(Entries provided begins)
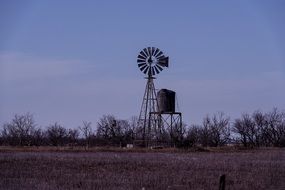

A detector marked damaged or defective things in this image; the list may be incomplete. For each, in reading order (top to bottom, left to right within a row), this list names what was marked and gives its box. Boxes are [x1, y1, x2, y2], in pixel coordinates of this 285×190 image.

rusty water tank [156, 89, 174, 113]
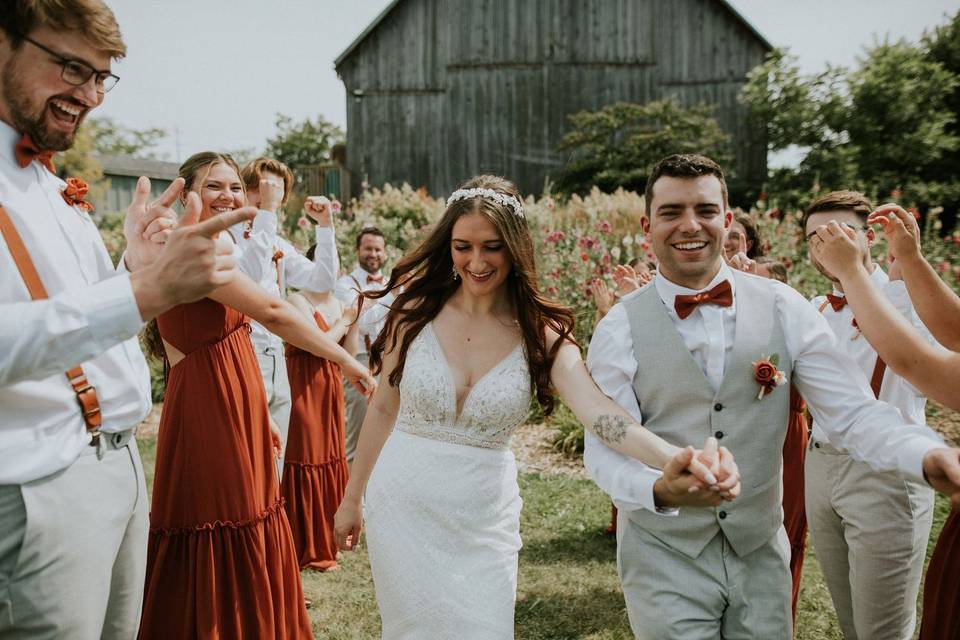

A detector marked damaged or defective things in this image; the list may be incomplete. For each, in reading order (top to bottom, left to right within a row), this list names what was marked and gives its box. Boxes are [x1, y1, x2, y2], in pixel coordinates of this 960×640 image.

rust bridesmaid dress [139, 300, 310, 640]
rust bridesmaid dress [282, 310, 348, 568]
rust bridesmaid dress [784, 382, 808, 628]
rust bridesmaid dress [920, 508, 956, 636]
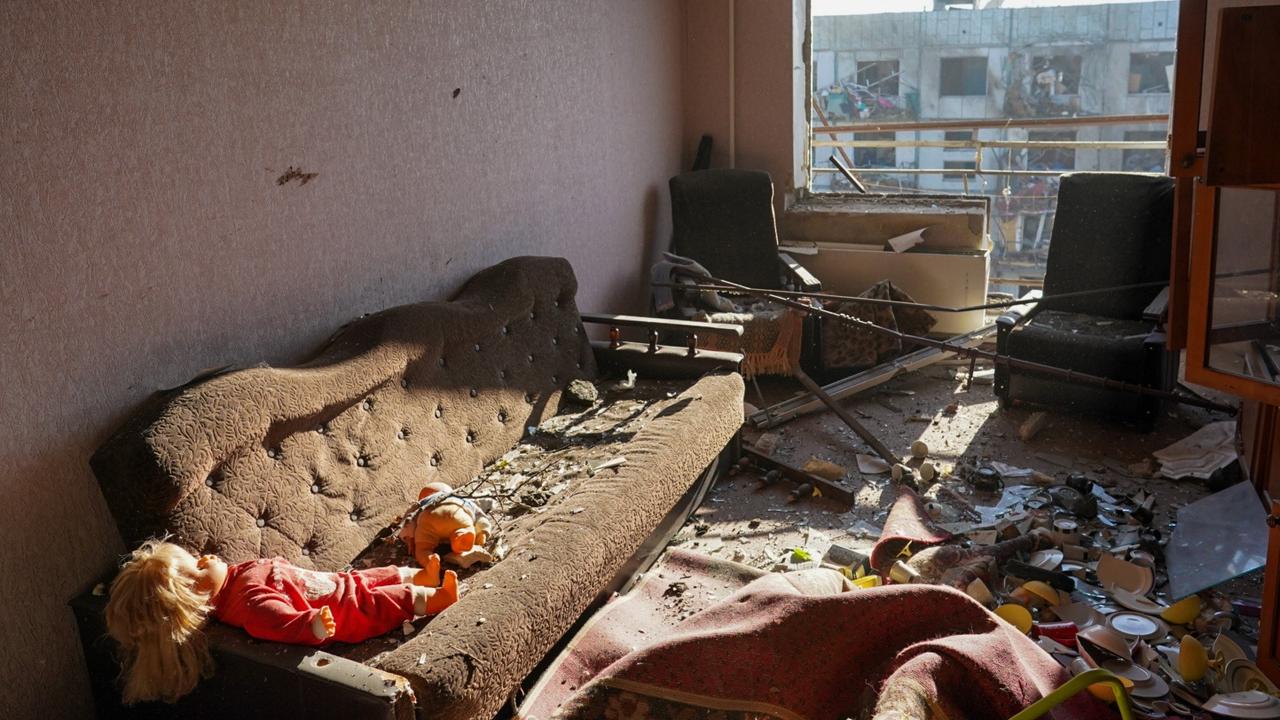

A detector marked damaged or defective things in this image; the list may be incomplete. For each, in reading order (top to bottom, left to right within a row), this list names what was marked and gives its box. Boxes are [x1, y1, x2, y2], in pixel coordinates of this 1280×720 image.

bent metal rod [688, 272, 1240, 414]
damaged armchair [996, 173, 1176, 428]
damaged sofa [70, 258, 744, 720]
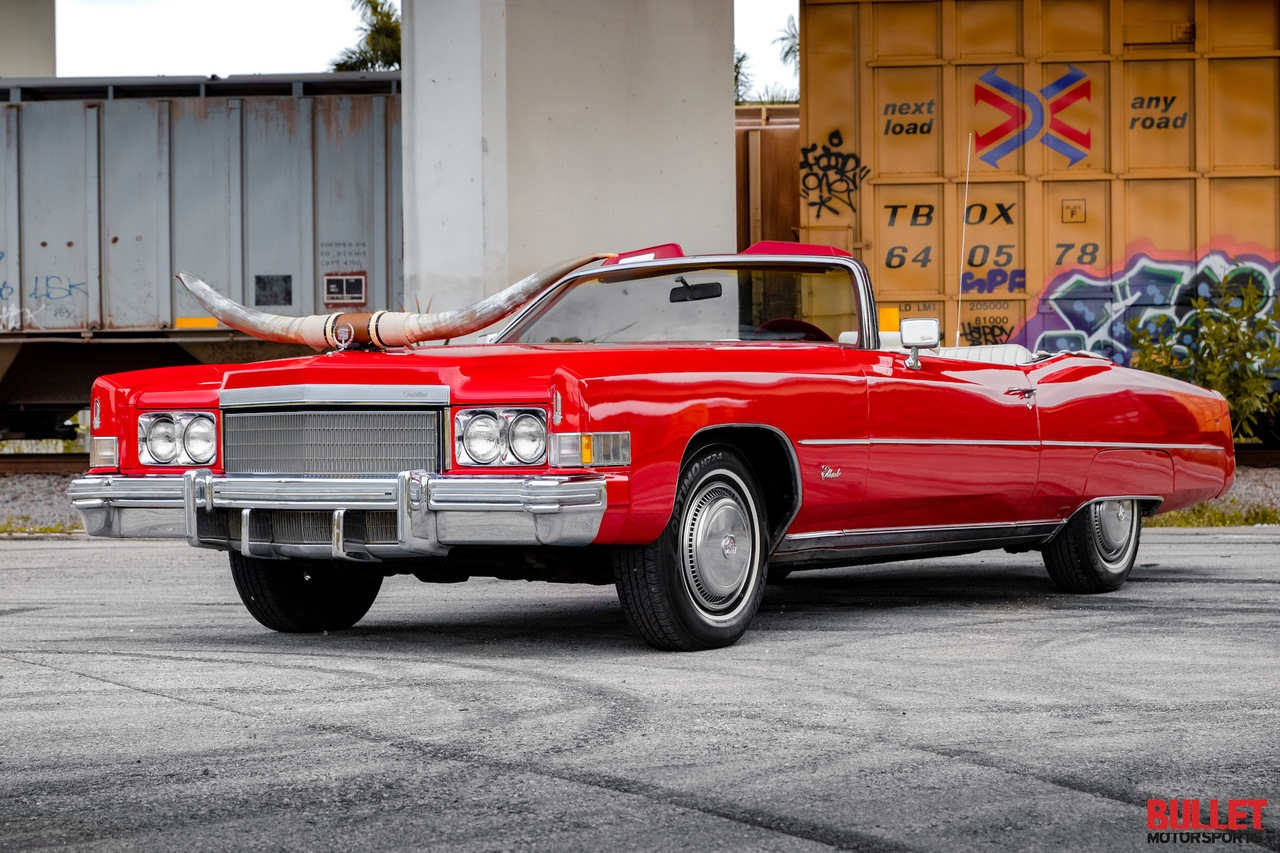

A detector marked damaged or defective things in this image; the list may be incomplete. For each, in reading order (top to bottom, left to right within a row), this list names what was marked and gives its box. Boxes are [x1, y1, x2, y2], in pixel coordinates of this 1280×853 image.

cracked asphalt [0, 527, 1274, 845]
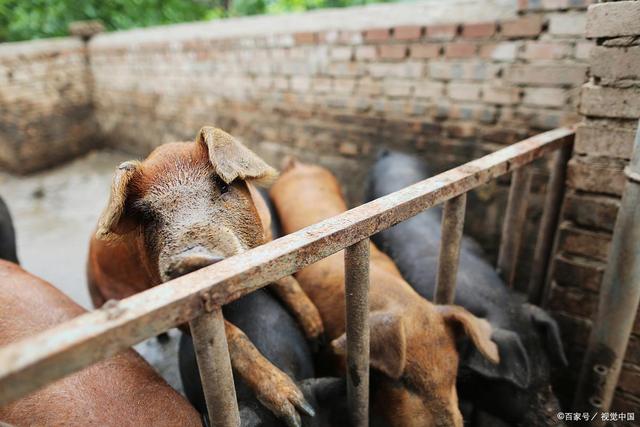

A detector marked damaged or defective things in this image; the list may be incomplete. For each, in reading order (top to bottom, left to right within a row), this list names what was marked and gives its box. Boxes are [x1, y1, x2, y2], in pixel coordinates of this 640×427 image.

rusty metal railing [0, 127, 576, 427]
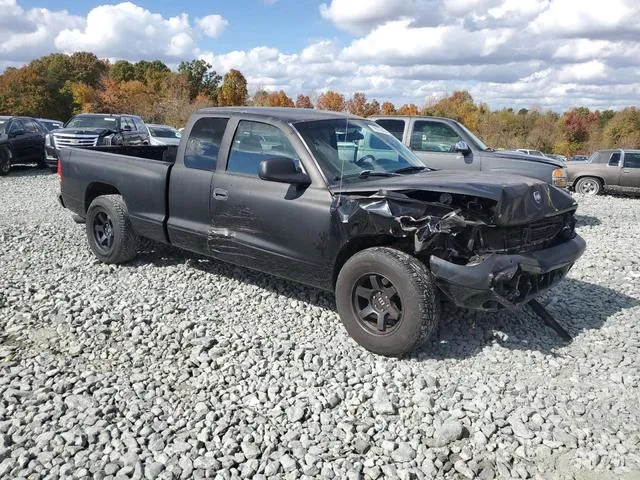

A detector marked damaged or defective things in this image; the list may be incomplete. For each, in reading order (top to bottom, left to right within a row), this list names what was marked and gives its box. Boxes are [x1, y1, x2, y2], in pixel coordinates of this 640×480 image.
(Entries provided ends)
-- Exercise objective --
The records above should be repeated exactly, with no pictures in the copy.

-- Response to this exercise --
A detector marked damaged or defective things in this image; the list may be incomplete. For each, in reading order (top to bottom, left to right within a row), this list names what was marked and gives its box. Boxes are [x1, y1, x2, y2], in pixel coordinates of this 285×190 image.

rusty water tank [156, 89, 174, 113]

A detector marked damaged or defective things in this image; the list may be incomplete. For each, in reading order (top to bottom, left to right within a row), this list names what was marked and gives its box. Boxes are [x1, y1, x2, y2], in pixel coordinates of this 960×640 image.

rust bridesmaid dress [139, 300, 310, 640]
rust bridesmaid dress [282, 310, 348, 568]
rust bridesmaid dress [784, 382, 808, 628]
rust bridesmaid dress [920, 508, 956, 636]

A detector marked damaged or defective things in this image; the list may be incomplete. For each, in reading order (top to bottom, left to right within a row), this list names what was marked and gives its box. Boxes are [x1, y1, x2, y2], in pixel coordinates of this 1280×720 image.

bent metal rod [688, 272, 1240, 414]
damaged armchair [996, 173, 1176, 428]
damaged sofa [70, 258, 744, 720]

A detector marked damaged or defective things in this image; the list may be incomplete. For each, in reading order (top to bottom, left to right within a row), this list names what was marked and gives its box. Boxes are [x1, y1, x2, y2], in pixel coordinates of this 1280×853 image.

cracked asphalt [0, 527, 1274, 845]

A detector marked damaged or defective things in this image; the list may be incomplete. For each, in reading order (top to bottom, left to right within a row), this list names what was marked and gives its box. Boxes are [x1, y1, x2, y2], in pixel coordinates of this 640×427 image.

rusty metal railing [0, 127, 576, 427]

A detector marked damaged or defective things in this image; the list may be incomplete. For each, in reading order (top to bottom, left to right within a row), this list names what was marked and gives its box. Boxes are [x1, y1, x2, y2], in pixel coordinates of this 640×480 image.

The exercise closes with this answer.